At the moment the boli-blogsphere has become an exciting place. I have read that blogs like Blogsbolivia or Boliviaweb blogs have more than 500 blogs in their databases. Considering that just a few years ago there were just a handful, it is amazing to see how much the boli-blogsphere has grown.

The latest initiative is Bloguivianos, the first national convention of Bolivian bloggers. It is supposed to take part in Santa Cruz on September 1, 2007. According to the organizers, they are expecting more than a hundred participants. Additionally, another project, Voces Bolivianas is offering stipends to people who want to attend the conference. Voces Bolivianas is another exciting project supported by Global Voices through its Rising Voices initiative. The project is led by our long time friend, Eddie Avila of Barrio Flores.

ROWS:
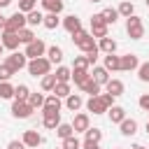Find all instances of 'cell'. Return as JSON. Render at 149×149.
<instances>
[{
    "mask_svg": "<svg viewBox=\"0 0 149 149\" xmlns=\"http://www.w3.org/2000/svg\"><path fill=\"white\" fill-rule=\"evenodd\" d=\"M72 42H74V47H79L84 54L98 51V44L93 42V35H88L86 30H77V33H72Z\"/></svg>",
    "mask_w": 149,
    "mask_h": 149,
    "instance_id": "1",
    "label": "cell"
},
{
    "mask_svg": "<svg viewBox=\"0 0 149 149\" xmlns=\"http://www.w3.org/2000/svg\"><path fill=\"white\" fill-rule=\"evenodd\" d=\"M26 68H28V72H30L33 77H44V74H49V70H51V63H49V58L40 56V58H30Z\"/></svg>",
    "mask_w": 149,
    "mask_h": 149,
    "instance_id": "2",
    "label": "cell"
},
{
    "mask_svg": "<svg viewBox=\"0 0 149 149\" xmlns=\"http://www.w3.org/2000/svg\"><path fill=\"white\" fill-rule=\"evenodd\" d=\"M126 30H128L130 40H140V37H144L142 19H140V16H135V14H130V16H128V21H126Z\"/></svg>",
    "mask_w": 149,
    "mask_h": 149,
    "instance_id": "3",
    "label": "cell"
},
{
    "mask_svg": "<svg viewBox=\"0 0 149 149\" xmlns=\"http://www.w3.org/2000/svg\"><path fill=\"white\" fill-rule=\"evenodd\" d=\"M21 28H26V14H23V12H14L12 16H7V26H5V30H9V33H19Z\"/></svg>",
    "mask_w": 149,
    "mask_h": 149,
    "instance_id": "4",
    "label": "cell"
},
{
    "mask_svg": "<svg viewBox=\"0 0 149 149\" xmlns=\"http://www.w3.org/2000/svg\"><path fill=\"white\" fill-rule=\"evenodd\" d=\"M44 51H47V44L42 42V40H33L30 44H26V58H40V56H44Z\"/></svg>",
    "mask_w": 149,
    "mask_h": 149,
    "instance_id": "5",
    "label": "cell"
},
{
    "mask_svg": "<svg viewBox=\"0 0 149 149\" xmlns=\"http://www.w3.org/2000/svg\"><path fill=\"white\" fill-rule=\"evenodd\" d=\"M91 35H93V37H98V40L107 35V23L102 21V16H100V14H93V16H91Z\"/></svg>",
    "mask_w": 149,
    "mask_h": 149,
    "instance_id": "6",
    "label": "cell"
},
{
    "mask_svg": "<svg viewBox=\"0 0 149 149\" xmlns=\"http://www.w3.org/2000/svg\"><path fill=\"white\" fill-rule=\"evenodd\" d=\"M12 114L16 119H28L33 114V107L28 105V100H14L12 102Z\"/></svg>",
    "mask_w": 149,
    "mask_h": 149,
    "instance_id": "7",
    "label": "cell"
},
{
    "mask_svg": "<svg viewBox=\"0 0 149 149\" xmlns=\"http://www.w3.org/2000/svg\"><path fill=\"white\" fill-rule=\"evenodd\" d=\"M7 65H9L14 72H19V70H23V68L28 65V58H26V54H21V51H12V56H7Z\"/></svg>",
    "mask_w": 149,
    "mask_h": 149,
    "instance_id": "8",
    "label": "cell"
},
{
    "mask_svg": "<svg viewBox=\"0 0 149 149\" xmlns=\"http://www.w3.org/2000/svg\"><path fill=\"white\" fill-rule=\"evenodd\" d=\"M86 109L93 112V114H105L109 107H107V102H105L100 95H91V98L86 100Z\"/></svg>",
    "mask_w": 149,
    "mask_h": 149,
    "instance_id": "9",
    "label": "cell"
},
{
    "mask_svg": "<svg viewBox=\"0 0 149 149\" xmlns=\"http://www.w3.org/2000/svg\"><path fill=\"white\" fill-rule=\"evenodd\" d=\"M137 65H140V58H137L135 54H126V56H121V61H119V70H123V72L137 70Z\"/></svg>",
    "mask_w": 149,
    "mask_h": 149,
    "instance_id": "10",
    "label": "cell"
},
{
    "mask_svg": "<svg viewBox=\"0 0 149 149\" xmlns=\"http://www.w3.org/2000/svg\"><path fill=\"white\" fill-rule=\"evenodd\" d=\"M28 149H37L40 144H42V135L37 133V130H26L23 133V140H21Z\"/></svg>",
    "mask_w": 149,
    "mask_h": 149,
    "instance_id": "11",
    "label": "cell"
},
{
    "mask_svg": "<svg viewBox=\"0 0 149 149\" xmlns=\"http://www.w3.org/2000/svg\"><path fill=\"white\" fill-rule=\"evenodd\" d=\"M2 47L5 49H9V51H14L21 42H19V33H9V30H2Z\"/></svg>",
    "mask_w": 149,
    "mask_h": 149,
    "instance_id": "12",
    "label": "cell"
},
{
    "mask_svg": "<svg viewBox=\"0 0 149 149\" xmlns=\"http://www.w3.org/2000/svg\"><path fill=\"white\" fill-rule=\"evenodd\" d=\"M42 112H61V98L58 95H47L44 98V105H42Z\"/></svg>",
    "mask_w": 149,
    "mask_h": 149,
    "instance_id": "13",
    "label": "cell"
},
{
    "mask_svg": "<svg viewBox=\"0 0 149 149\" xmlns=\"http://www.w3.org/2000/svg\"><path fill=\"white\" fill-rule=\"evenodd\" d=\"M63 28L72 35V33H77V30H81V21L74 16V14H70V16H65L63 19Z\"/></svg>",
    "mask_w": 149,
    "mask_h": 149,
    "instance_id": "14",
    "label": "cell"
},
{
    "mask_svg": "<svg viewBox=\"0 0 149 149\" xmlns=\"http://www.w3.org/2000/svg\"><path fill=\"white\" fill-rule=\"evenodd\" d=\"M44 114V128H51V130H56V126L61 123V112H42Z\"/></svg>",
    "mask_w": 149,
    "mask_h": 149,
    "instance_id": "15",
    "label": "cell"
},
{
    "mask_svg": "<svg viewBox=\"0 0 149 149\" xmlns=\"http://www.w3.org/2000/svg\"><path fill=\"white\" fill-rule=\"evenodd\" d=\"M88 114H74V121H72V128H74V133H86V128H88Z\"/></svg>",
    "mask_w": 149,
    "mask_h": 149,
    "instance_id": "16",
    "label": "cell"
},
{
    "mask_svg": "<svg viewBox=\"0 0 149 149\" xmlns=\"http://www.w3.org/2000/svg\"><path fill=\"white\" fill-rule=\"evenodd\" d=\"M119 128H121V135L130 137V135L137 133V121H135V119H123V121L119 123Z\"/></svg>",
    "mask_w": 149,
    "mask_h": 149,
    "instance_id": "17",
    "label": "cell"
},
{
    "mask_svg": "<svg viewBox=\"0 0 149 149\" xmlns=\"http://www.w3.org/2000/svg\"><path fill=\"white\" fill-rule=\"evenodd\" d=\"M107 114H109V121H112V123H121V121L126 119V109L119 107V105H112V107L107 109Z\"/></svg>",
    "mask_w": 149,
    "mask_h": 149,
    "instance_id": "18",
    "label": "cell"
},
{
    "mask_svg": "<svg viewBox=\"0 0 149 149\" xmlns=\"http://www.w3.org/2000/svg\"><path fill=\"white\" fill-rule=\"evenodd\" d=\"M81 91L88 93V95H100V84H98L93 77H88V79L81 84Z\"/></svg>",
    "mask_w": 149,
    "mask_h": 149,
    "instance_id": "19",
    "label": "cell"
},
{
    "mask_svg": "<svg viewBox=\"0 0 149 149\" xmlns=\"http://www.w3.org/2000/svg\"><path fill=\"white\" fill-rule=\"evenodd\" d=\"M42 21H44V14L42 12H37V9H33V12H28L26 14V26H42Z\"/></svg>",
    "mask_w": 149,
    "mask_h": 149,
    "instance_id": "20",
    "label": "cell"
},
{
    "mask_svg": "<svg viewBox=\"0 0 149 149\" xmlns=\"http://www.w3.org/2000/svg\"><path fill=\"white\" fill-rule=\"evenodd\" d=\"M42 26H44L47 30H54V28H58V26H61V16H58V14H54V12H49V14H44Z\"/></svg>",
    "mask_w": 149,
    "mask_h": 149,
    "instance_id": "21",
    "label": "cell"
},
{
    "mask_svg": "<svg viewBox=\"0 0 149 149\" xmlns=\"http://www.w3.org/2000/svg\"><path fill=\"white\" fill-rule=\"evenodd\" d=\"M91 77H93V79H95V81H98V84L102 86V84H107V81H109V70H105V68L95 65V68H93V74H91Z\"/></svg>",
    "mask_w": 149,
    "mask_h": 149,
    "instance_id": "22",
    "label": "cell"
},
{
    "mask_svg": "<svg viewBox=\"0 0 149 149\" xmlns=\"http://www.w3.org/2000/svg\"><path fill=\"white\" fill-rule=\"evenodd\" d=\"M105 86H107V93H112L114 98H119V95L123 93V81H121V79H109Z\"/></svg>",
    "mask_w": 149,
    "mask_h": 149,
    "instance_id": "23",
    "label": "cell"
},
{
    "mask_svg": "<svg viewBox=\"0 0 149 149\" xmlns=\"http://www.w3.org/2000/svg\"><path fill=\"white\" fill-rule=\"evenodd\" d=\"M81 105H84V100H81V95H77V93H70V95L65 98V107H68L70 112H77Z\"/></svg>",
    "mask_w": 149,
    "mask_h": 149,
    "instance_id": "24",
    "label": "cell"
},
{
    "mask_svg": "<svg viewBox=\"0 0 149 149\" xmlns=\"http://www.w3.org/2000/svg\"><path fill=\"white\" fill-rule=\"evenodd\" d=\"M84 135H86L84 142H88V144H98V142L102 140V130H100V128H91V126H88Z\"/></svg>",
    "mask_w": 149,
    "mask_h": 149,
    "instance_id": "25",
    "label": "cell"
},
{
    "mask_svg": "<svg viewBox=\"0 0 149 149\" xmlns=\"http://www.w3.org/2000/svg\"><path fill=\"white\" fill-rule=\"evenodd\" d=\"M98 49H100V51H105V54H114V51H116V42H114L112 37H107V35H105V37H100Z\"/></svg>",
    "mask_w": 149,
    "mask_h": 149,
    "instance_id": "26",
    "label": "cell"
},
{
    "mask_svg": "<svg viewBox=\"0 0 149 149\" xmlns=\"http://www.w3.org/2000/svg\"><path fill=\"white\" fill-rule=\"evenodd\" d=\"M51 93L58 95V98H68L70 95V81H56V86H54Z\"/></svg>",
    "mask_w": 149,
    "mask_h": 149,
    "instance_id": "27",
    "label": "cell"
},
{
    "mask_svg": "<svg viewBox=\"0 0 149 149\" xmlns=\"http://www.w3.org/2000/svg\"><path fill=\"white\" fill-rule=\"evenodd\" d=\"M42 7H44L47 12L61 14V12H63V0H42Z\"/></svg>",
    "mask_w": 149,
    "mask_h": 149,
    "instance_id": "28",
    "label": "cell"
},
{
    "mask_svg": "<svg viewBox=\"0 0 149 149\" xmlns=\"http://www.w3.org/2000/svg\"><path fill=\"white\" fill-rule=\"evenodd\" d=\"M47 56H49V63H61L63 61V49L54 44V47L47 49Z\"/></svg>",
    "mask_w": 149,
    "mask_h": 149,
    "instance_id": "29",
    "label": "cell"
},
{
    "mask_svg": "<svg viewBox=\"0 0 149 149\" xmlns=\"http://www.w3.org/2000/svg\"><path fill=\"white\" fill-rule=\"evenodd\" d=\"M54 74H56V81H70V79H72V70L65 68V65H58Z\"/></svg>",
    "mask_w": 149,
    "mask_h": 149,
    "instance_id": "30",
    "label": "cell"
},
{
    "mask_svg": "<svg viewBox=\"0 0 149 149\" xmlns=\"http://www.w3.org/2000/svg\"><path fill=\"white\" fill-rule=\"evenodd\" d=\"M56 135H58L61 140H65V137L74 135V128H72V123H58V126H56Z\"/></svg>",
    "mask_w": 149,
    "mask_h": 149,
    "instance_id": "31",
    "label": "cell"
},
{
    "mask_svg": "<svg viewBox=\"0 0 149 149\" xmlns=\"http://www.w3.org/2000/svg\"><path fill=\"white\" fill-rule=\"evenodd\" d=\"M100 16H102V21L109 26V23H116L119 12H116V9H112V7H107V9H102V12H100Z\"/></svg>",
    "mask_w": 149,
    "mask_h": 149,
    "instance_id": "32",
    "label": "cell"
},
{
    "mask_svg": "<svg viewBox=\"0 0 149 149\" xmlns=\"http://www.w3.org/2000/svg\"><path fill=\"white\" fill-rule=\"evenodd\" d=\"M119 61H121V56H114V54H107L105 56V70H119Z\"/></svg>",
    "mask_w": 149,
    "mask_h": 149,
    "instance_id": "33",
    "label": "cell"
},
{
    "mask_svg": "<svg viewBox=\"0 0 149 149\" xmlns=\"http://www.w3.org/2000/svg\"><path fill=\"white\" fill-rule=\"evenodd\" d=\"M26 100H28V105H30L33 109H37V107H42V105H44V95H42V93H28V98H26Z\"/></svg>",
    "mask_w": 149,
    "mask_h": 149,
    "instance_id": "34",
    "label": "cell"
},
{
    "mask_svg": "<svg viewBox=\"0 0 149 149\" xmlns=\"http://www.w3.org/2000/svg\"><path fill=\"white\" fill-rule=\"evenodd\" d=\"M40 86H42V91H54V86H56V74H44L42 81H40Z\"/></svg>",
    "mask_w": 149,
    "mask_h": 149,
    "instance_id": "35",
    "label": "cell"
},
{
    "mask_svg": "<svg viewBox=\"0 0 149 149\" xmlns=\"http://www.w3.org/2000/svg\"><path fill=\"white\" fill-rule=\"evenodd\" d=\"M116 12H119V16H126V19H128V16L135 12V7H133V2H128V0H126V2H121V5L116 7Z\"/></svg>",
    "mask_w": 149,
    "mask_h": 149,
    "instance_id": "36",
    "label": "cell"
},
{
    "mask_svg": "<svg viewBox=\"0 0 149 149\" xmlns=\"http://www.w3.org/2000/svg\"><path fill=\"white\" fill-rule=\"evenodd\" d=\"M35 40V33L30 30V28H21L19 30V42H23V44H30Z\"/></svg>",
    "mask_w": 149,
    "mask_h": 149,
    "instance_id": "37",
    "label": "cell"
},
{
    "mask_svg": "<svg viewBox=\"0 0 149 149\" xmlns=\"http://www.w3.org/2000/svg\"><path fill=\"white\" fill-rule=\"evenodd\" d=\"M88 77H91V74H88V70H72V79H74V84H77V86H81Z\"/></svg>",
    "mask_w": 149,
    "mask_h": 149,
    "instance_id": "38",
    "label": "cell"
},
{
    "mask_svg": "<svg viewBox=\"0 0 149 149\" xmlns=\"http://www.w3.org/2000/svg\"><path fill=\"white\" fill-rule=\"evenodd\" d=\"M28 93H30V88H28L26 84L14 86V100H26V98H28Z\"/></svg>",
    "mask_w": 149,
    "mask_h": 149,
    "instance_id": "39",
    "label": "cell"
},
{
    "mask_svg": "<svg viewBox=\"0 0 149 149\" xmlns=\"http://www.w3.org/2000/svg\"><path fill=\"white\" fill-rule=\"evenodd\" d=\"M0 98H14V86L9 81H0Z\"/></svg>",
    "mask_w": 149,
    "mask_h": 149,
    "instance_id": "40",
    "label": "cell"
},
{
    "mask_svg": "<svg viewBox=\"0 0 149 149\" xmlns=\"http://www.w3.org/2000/svg\"><path fill=\"white\" fill-rule=\"evenodd\" d=\"M137 77H140V81H149V61L137 65Z\"/></svg>",
    "mask_w": 149,
    "mask_h": 149,
    "instance_id": "41",
    "label": "cell"
},
{
    "mask_svg": "<svg viewBox=\"0 0 149 149\" xmlns=\"http://www.w3.org/2000/svg\"><path fill=\"white\" fill-rule=\"evenodd\" d=\"M72 70H88V61H86V56H74Z\"/></svg>",
    "mask_w": 149,
    "mask_h": 149,
    "instance_id": "42",
    "label": "cell"
},
{
    "mask_svg": "<svg viewBox=\"0 0 149 149\" xmlns=\"http://www.w3.org/2000/svg\"><path fill=\"white\" fill-rule=\"evenodd\" d=\"M35 2H37V0H19V12H23V14L33 12V9H35Z\"/></svg>",
    "mask_w": 149,
    "mask_h": 149,
    "instance_id": "43",
    "label": "cell"
},
{
    "mask_svg": "<svg viewBox=\"0 0 149 149\" xmlns=\"http://www.w3.org/2000/svg\"><path fill=\"white\" fill-rule=\"evenodd\" d=\"M81 144H79V140L74 137V135H70V137H65L63 140V149H79Z\"/></svg>",
    "mask_w": 149,
    "mask_h": 149,
    "instance_id": "44",
    "label": "cell"
},
{
    "mask_svg": "<svg viewBox=\"0 0 149 149\" xmlns=\"http://www.w3.org/2000/svg\"><path fill=\"white\" fill-rule=\"evenodd\" d=\"M12 74H14V70H12L7 63H2V65H0V81H9Z\"/></svg>",
    "mask_w": 149,
    "mask_h": 149,
    "instance_id": "45",
    "label": "cell"
},
{
    "mask_svg": "<svg viewBox=\"0 0 149 149\" xmlns=\"http://www.w3.org/2000/svg\"><path fill=\"white\" fill-rule=\"evenodd\" d=\"M140 107L149 112V93H144V95H140Z\"/></svg>",
    "mask_w": 149,
    "mask_h": 149,
    "instance_id": "46",
    "label": "cell"
},
{
    "mask_svg": "<svg viewBox=\"0 0 149 149\" xmlns=\"http://www.w3.org/2000/svg\"><path fill=\"white\" fill-rule=\"evenodd\" d=\"M7 149H28L23 142H19V140H12L9 144H7Z\"/></svg>",
    "mask_w": 149,
    "mask_h": 149,
    "instance_id": "47",
    "label": "cell"
},
{
    "mask_svg": "<svg viewBox=\"0 0 149 149\" xmlns=\"http://www.w3.org/2000/svg\"><path fill=\"white\" fill-rule=\"evenodd\" d=\"M100 98H102V100L107 102V107H112V105H114V95H112V93H102Z\"/></svg>",
    "mask_w": 149,
    "mask_h": 149,
    "instance_id": "48",
    "label": "cell"
},
{
    "mask_svg": "<svg viewBox=\"0 0 149 149\" xmlns=\"http://www.w3.org/2000/svg\"><path fill=\"white\" fill-rule=\"evenodd\" d=\"M5 26H7V16L0 14V30H5Z\"/></svg>",
    "mask_w": 149,
    "mask_h": 149,
    "instance_id": "49",
    "label": "cell"
},
{
    "mask_svg": "<svg viewBox=\"0 0 149 149\" xmlns=\"http://www.w3.org/2000/svg\"><path fill=\"white\" fill-rule=\"evenodd\" d=\"M84 149H100L98 144H88V142H84Z\"/></svg>",
    "mask_w": 149,
    "mask_h": 149,
    "instance_id": "50",
    "label": "cell"
},
{
    "mask_svg": "<svg viewBox=\"0 0 149 149\" xmlns=\"http://www.w3.org/2000/svg\"><path fill=\"white\" fill-rule=\"evenodd\" d=\"M9 2H12V0H0V9H2V7H7Z\"/></svg>",
    "mask_w": 149,
    "mask_h": 149,
    "instance_id": "51",
    "label": "cell"
},
{
    "mask_svg": "<svg viewBox=\"0 0 149 149\" xmlns=\"http://www.w3.org/2000/svg\"><path fill=\"white\" fill-rule=\"evenodd\" d=\"M2 51H5V47H2V42H0V56H2Z\"/></svg>",
    "mask_w": 149,
    "mask_h": 149,
    "instance_id": "52",
    "label": "cell"
},
{
    "mask_svg": "<svg viewBox=\"0 0 149 149\" xmlns=\"http://www.w3.org/2000/svg\"><path fill=\"white\" fill-rule=\"evenodd\" d=\"M133 149H144V147H142V144H135V147H133Z\"/></svg>",
    "mask_w": 149,
    "mask_h": 149,
    "instance_id": "53",
    "label": "cell"
},
{
    "mask_svg": "<svg viewBox=\"0 0 149 149\" xmlns=\"http://www.w3.org/2000/svg\"><path fill=\"white\" fill-rule=\"evenodd\" d=\"M88 2H102V0H88Z\"/></svg>",
    "mask_w": 149,
    "mask_h": 149,
    "instance_id": "54",
    "label": "cell"
},
{
    "mask_svg": "<svg viewBox=\"0 0 149 149\" xmlns=\"http://www.w3.org/2000/svg\"><path fill=\"white\" fill-rule=\"evenodd\" d=\"M144 2H147V7H149V0H144Z\"/></svg>",
    "mask_w": 149,
    "mask_h": 149,
    "instance_id": "55",
    "label": "cell"
},
{
    "mask_svg": "<svg viewBox=\"0 0 149 149\" xmlns=\"http://www.w3.org/2000/svg\"><path fill=\"white\" fill-rule=\"evenodd\" d=\"M147 133H149V123H147Z\"/></svg>",
    "mask_w": 149,
    "mask_h": 149,
    "instance_id": "56",
    "label": "cell"
},
{
    "mask_svg": "<svg viewBox=\"0 0 149 149\" xmlns=\"http://www.w3.org/2000/svg\"><path fill=\"white\" fill-rule=\"evenodd\" d=\"M61 149H63V147H61Z\"/></svg>",
    "mask_w": 149,
    "mask_h": 149,
    "instance_id": "57",
    "label": "cell"
}]
</instances>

TO DO:
1. Answer these questions using the passage on Bolivian blogs:
(a) How many blogs do sites like Blogsbolivia or Boliviaweb blogs have in their databases?
(b) In which city and on what date is Bloguivianos supposed to happen?
(c) Who leads the Voces Bolivianas project?
2. Quote the passage on Bolivian blogs, starting with "The latest initiative" and going on through "of Barrio Flores.".

ANSWERS TO EACH TASK:
1.
(a) More than 500.
(b) Santa Cruz, on September 1, 2007.
(c) Eddie Avila of Barrio Flores.

2.
The latest initiative is Bloguivianos, the first national convention of Bolivian bloggers. It is supposed to take part in Santa Cruz on September 1, 2007. According to the organizers, they are expecting more than a hundred participants. Additionally, another project, Voces Bolivianas is offering stipends to people who want to attend the conference. Voces Bolivianas is another exciting project supported by Global Voices through its Rising Voices initiative. The project is led by our long time friend, Eddie Avila of Barrio Flores.